Unsigned Play by Milan Kundera? An Authorship Attribution Study
Lenka Jungmannová, Petr Plecháč
TL;DR
The paper tackles the contested authorship of Juro Jánošík, a play long attributed to Karel Steigerwald, by applying stylometric authorship attribution. It constructs a nine-document corpus spanning Kundera’s plays, Steigerwald’s works, and a radio piece, processes texts with OCR corrections and lemmatization, and samples them into 2000-word units; features include word, lemma, and character-based signals analyzed via hierarchical cosine delta clustering and SVM across 16 configurations with 1,000 cross-validation rounds. The results show that Jánošík is consistently attributed to Kundera across all runs, with robustness checks supporting the finding and no evidence of misattribution due to genre or training data differences. The study strengthens the claim that Kundera authored Jánošík and highlights the potential for undisclosed works published under pseudonyms, with data and code publicly accessible for replication.
Abstract
In addition to being a widely recognised novelist, Milan Kundera has also authored three pieces for theatre: The Owners of the Keys (Majitelé klíčů, 1961), The Blunder (Ptákovina, 1967), and Jacques and his Master (Jakub a jeho pán, 1971).

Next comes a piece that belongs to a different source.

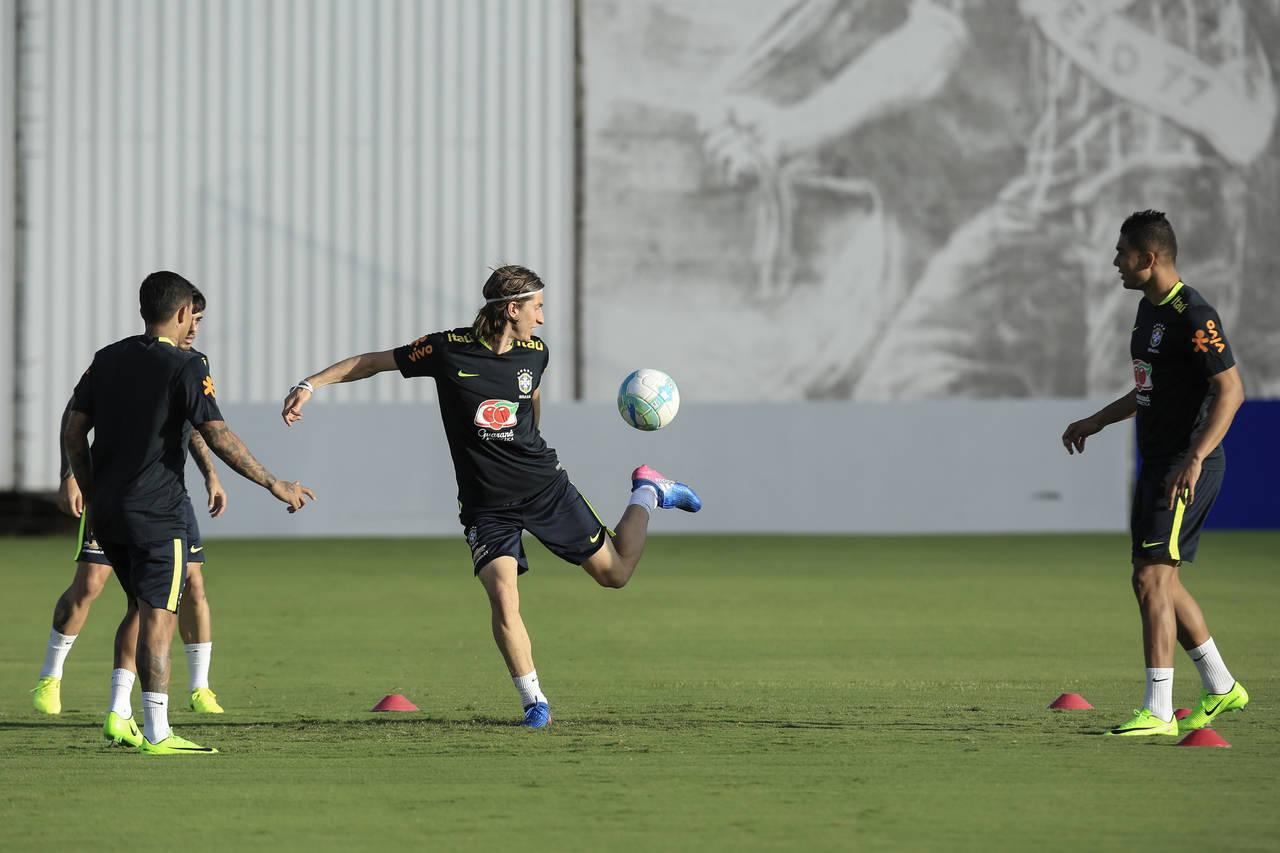 Los brasileños entrenan para medirse a Uruguay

In recent years, however, the hypothesis has been raised that Kundera is the true author of a fourth play: Juro Jánošík, first performed in a 1974 production under the name of Karel Steigerwald, who was Kundera's student at the time. In this study, we make use of supervised machine learning to settle the question of authorship attribution in the case of Juro Jánošík, with results strongly supporting the hypothesis of Kundera's authorship.